Admittedly, the pleading does not specifically
refer to either the
condictio sine causa
or the
condictio
indebiti
.
[8]
The complaint concerning the basis for the alleged “
invalidity
”
and/or ‘’
voidness
” of the agreement is on a
different footing.
[9]
The essence of the plaintiff’s claim is that because the
agreement is invalid or void, it
had no duty to make payment in terms
thereof. The pleaded basis for invalidity / voidness is alleged to be
non-compliance with
sections 25 and 26 of the LRA. The plaintiff has,
however, failed to plead in what specific manner these sections of
the LRA were
not complied with. In addition, neither section 25
(which deals with agency shop agreement), nor section 26 (which deals
with closed
shop agreement), provide that non-compliance will result
in invalidity or voidness. Section 25(3) states that an agency shop
agreement
will only be “binding” if it complies with the
prescripts listed in section 25(3)(a) – (d). Similarly, section
26(3) provides that a closed shop agreement will only be “binding”
if the requirements listed in section 26(3)(a) –
(d) are
satisfied. Neither section is couched in peremptory language and the
LRA contains no criminal sanction for non-compliance.
[10]
The fact that the agreement may be binding only if certain statutory
provisions are complied with, does not
mean that the agreement is
automatically void. It simply means that it may not be enforceable as
an independent cause of action.
In my judgment, it also does not mean
that performance (payments) in terms of the agreement must
automatically be returned.
[11] At
the hearing of the matter I asked the respondent’s
representative, Mr Seabi, to explain the basis
of the alleged
voidness with reference to the pleadings. He directed my attention to
paragraph 4.1 of the agreement, where the
following is recorded:
“
4.1.1
That at the time of signing this Agreement, the Union has members who
are representative of the majority of the Company’s
employees
within the Bargaining Council as provided for in terms of
section
26(2)(a)
of the
Labour Relations Act.
4.1.2 A
ballot was held in terms of which the aforementioned majority voted
in favour of a close shop agreement.
4.1.3
There is no provision of this Agreement or in any other agreement
between the Parties requiring membership of
employees before
employment commences.
4.1.4 All
employees in the Bargaining Unit will be members of the Union.

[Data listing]
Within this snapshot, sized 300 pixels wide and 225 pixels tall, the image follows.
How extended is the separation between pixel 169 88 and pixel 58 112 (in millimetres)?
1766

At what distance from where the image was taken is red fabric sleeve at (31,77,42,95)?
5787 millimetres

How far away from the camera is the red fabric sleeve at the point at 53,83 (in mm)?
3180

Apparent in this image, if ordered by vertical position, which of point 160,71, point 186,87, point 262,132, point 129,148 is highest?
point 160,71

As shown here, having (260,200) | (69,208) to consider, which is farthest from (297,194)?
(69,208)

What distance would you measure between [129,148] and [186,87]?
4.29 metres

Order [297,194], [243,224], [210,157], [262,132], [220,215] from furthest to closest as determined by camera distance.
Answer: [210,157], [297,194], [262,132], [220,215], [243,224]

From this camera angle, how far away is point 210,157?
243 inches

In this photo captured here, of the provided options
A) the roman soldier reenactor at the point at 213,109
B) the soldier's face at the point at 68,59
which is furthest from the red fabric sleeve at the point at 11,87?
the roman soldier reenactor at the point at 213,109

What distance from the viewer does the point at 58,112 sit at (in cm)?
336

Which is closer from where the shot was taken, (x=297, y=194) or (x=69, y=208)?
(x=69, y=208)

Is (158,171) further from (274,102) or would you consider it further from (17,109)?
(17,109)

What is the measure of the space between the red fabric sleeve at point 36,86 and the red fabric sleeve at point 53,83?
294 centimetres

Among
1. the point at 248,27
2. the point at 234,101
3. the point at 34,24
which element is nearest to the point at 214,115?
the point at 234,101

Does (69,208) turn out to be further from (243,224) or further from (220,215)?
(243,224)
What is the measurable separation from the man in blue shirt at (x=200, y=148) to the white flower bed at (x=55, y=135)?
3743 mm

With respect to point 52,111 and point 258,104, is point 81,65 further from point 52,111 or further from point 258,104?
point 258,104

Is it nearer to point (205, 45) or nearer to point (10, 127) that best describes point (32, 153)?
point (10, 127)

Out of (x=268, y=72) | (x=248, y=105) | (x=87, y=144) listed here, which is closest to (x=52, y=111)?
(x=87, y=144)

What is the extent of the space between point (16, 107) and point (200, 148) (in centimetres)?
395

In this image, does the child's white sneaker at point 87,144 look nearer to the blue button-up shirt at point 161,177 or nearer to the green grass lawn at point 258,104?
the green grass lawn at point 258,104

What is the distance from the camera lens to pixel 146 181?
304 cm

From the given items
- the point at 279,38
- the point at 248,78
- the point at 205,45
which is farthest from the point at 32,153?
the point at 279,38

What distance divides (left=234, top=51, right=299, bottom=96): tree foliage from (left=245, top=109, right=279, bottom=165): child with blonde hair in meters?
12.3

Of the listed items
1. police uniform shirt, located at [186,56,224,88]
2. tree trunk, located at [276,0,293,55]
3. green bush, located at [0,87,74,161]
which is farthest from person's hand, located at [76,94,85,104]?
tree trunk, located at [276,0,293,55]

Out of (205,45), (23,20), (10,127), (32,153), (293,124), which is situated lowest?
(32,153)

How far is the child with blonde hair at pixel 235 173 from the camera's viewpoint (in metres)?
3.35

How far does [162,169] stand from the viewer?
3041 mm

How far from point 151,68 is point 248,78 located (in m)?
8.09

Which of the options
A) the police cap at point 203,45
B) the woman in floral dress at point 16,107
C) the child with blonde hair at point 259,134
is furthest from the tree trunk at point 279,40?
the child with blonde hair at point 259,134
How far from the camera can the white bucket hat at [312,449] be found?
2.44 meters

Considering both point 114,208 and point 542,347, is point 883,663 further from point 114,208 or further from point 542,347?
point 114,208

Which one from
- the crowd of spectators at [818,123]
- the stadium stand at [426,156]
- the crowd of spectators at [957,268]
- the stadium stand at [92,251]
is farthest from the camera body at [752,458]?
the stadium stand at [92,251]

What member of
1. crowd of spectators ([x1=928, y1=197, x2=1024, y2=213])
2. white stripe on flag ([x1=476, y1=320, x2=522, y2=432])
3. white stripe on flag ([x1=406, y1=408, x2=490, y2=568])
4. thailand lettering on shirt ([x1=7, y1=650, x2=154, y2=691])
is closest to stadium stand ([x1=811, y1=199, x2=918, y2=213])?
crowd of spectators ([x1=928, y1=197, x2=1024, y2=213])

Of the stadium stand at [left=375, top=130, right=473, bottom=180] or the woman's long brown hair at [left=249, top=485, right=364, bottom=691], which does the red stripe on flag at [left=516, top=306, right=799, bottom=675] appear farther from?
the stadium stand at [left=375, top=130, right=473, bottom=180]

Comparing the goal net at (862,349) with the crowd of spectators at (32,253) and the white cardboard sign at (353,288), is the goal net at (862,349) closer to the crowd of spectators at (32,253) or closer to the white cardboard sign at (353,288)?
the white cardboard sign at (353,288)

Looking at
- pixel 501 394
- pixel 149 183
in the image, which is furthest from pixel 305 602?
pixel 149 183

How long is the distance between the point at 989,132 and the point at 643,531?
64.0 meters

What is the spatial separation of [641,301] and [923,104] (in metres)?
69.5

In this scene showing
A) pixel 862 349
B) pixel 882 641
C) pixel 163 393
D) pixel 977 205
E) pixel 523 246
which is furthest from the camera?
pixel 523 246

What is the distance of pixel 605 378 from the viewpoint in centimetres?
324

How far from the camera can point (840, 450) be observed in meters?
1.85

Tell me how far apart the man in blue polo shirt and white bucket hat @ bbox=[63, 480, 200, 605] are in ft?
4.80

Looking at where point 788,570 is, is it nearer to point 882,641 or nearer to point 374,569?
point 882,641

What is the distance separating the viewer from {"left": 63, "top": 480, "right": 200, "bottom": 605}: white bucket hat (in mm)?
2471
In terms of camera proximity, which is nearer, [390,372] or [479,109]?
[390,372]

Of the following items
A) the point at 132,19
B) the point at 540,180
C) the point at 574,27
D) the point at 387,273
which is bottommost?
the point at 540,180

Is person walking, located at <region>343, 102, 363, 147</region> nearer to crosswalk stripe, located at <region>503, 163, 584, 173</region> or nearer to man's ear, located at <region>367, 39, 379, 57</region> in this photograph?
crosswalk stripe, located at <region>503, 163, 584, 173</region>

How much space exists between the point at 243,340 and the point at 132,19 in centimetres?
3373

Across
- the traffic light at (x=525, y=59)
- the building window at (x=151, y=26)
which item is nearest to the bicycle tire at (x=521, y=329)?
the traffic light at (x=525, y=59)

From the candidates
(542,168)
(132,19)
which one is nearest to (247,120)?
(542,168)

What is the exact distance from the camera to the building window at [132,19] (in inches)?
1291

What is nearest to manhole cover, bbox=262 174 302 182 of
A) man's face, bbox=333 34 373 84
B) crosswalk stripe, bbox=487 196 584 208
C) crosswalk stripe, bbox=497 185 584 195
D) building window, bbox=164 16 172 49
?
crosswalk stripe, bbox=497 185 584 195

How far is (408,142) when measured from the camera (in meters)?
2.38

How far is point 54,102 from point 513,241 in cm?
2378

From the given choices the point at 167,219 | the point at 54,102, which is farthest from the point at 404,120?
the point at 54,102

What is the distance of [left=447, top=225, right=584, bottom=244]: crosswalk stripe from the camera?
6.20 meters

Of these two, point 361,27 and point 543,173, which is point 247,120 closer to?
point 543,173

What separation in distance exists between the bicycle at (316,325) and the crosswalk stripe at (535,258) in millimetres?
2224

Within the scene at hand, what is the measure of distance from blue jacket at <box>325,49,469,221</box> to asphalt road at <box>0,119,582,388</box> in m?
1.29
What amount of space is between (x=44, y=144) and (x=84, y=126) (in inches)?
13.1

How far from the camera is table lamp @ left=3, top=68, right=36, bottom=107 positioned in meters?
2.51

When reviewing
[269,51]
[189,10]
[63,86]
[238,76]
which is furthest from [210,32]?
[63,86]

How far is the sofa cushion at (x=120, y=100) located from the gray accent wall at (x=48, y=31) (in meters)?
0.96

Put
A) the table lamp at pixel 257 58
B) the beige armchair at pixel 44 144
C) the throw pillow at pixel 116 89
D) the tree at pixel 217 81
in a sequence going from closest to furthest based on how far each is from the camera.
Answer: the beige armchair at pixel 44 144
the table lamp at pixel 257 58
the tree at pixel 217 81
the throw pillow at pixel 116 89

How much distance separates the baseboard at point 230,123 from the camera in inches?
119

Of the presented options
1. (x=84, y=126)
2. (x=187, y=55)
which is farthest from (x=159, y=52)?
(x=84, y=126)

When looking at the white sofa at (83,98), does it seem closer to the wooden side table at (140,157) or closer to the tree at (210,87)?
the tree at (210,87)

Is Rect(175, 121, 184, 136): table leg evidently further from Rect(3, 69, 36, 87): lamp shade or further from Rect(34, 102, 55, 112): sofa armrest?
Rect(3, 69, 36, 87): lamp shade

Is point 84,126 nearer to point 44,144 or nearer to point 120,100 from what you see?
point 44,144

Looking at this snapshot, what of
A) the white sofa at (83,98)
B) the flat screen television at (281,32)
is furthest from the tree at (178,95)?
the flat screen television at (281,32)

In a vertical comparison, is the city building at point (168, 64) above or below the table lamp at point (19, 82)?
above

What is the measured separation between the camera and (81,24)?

• **GIVEN PROBLEM A**:
In the judgment excerpt, list the clause numbers of the agreement that are quoted in the passage Mr Seabi pointed to.
• **GIVEN PROBLEM B**:
Write out the part of the judgment excerpt starting with "if the requirements" and going on through "cause of action.".
The records play no part in what comes next.

• **TASK RESPONSE A**:
4.1.1, 4.1.2, 4.1.3, 4.1.4

• **TASK RESPONSE B**:
if the requirements listed in section 26(3)(a) –
(d) are
satisfied. Neither section is couched in peremptory language and the
LRA contains no criminal sanction for non-compliance.
[10]
The fact that the agreement may be binding only if certain statutory
provisions are complied with, does not
mean that the agreement is
automatically void. It simply means that it may not be enforceable as
an independent cause of action.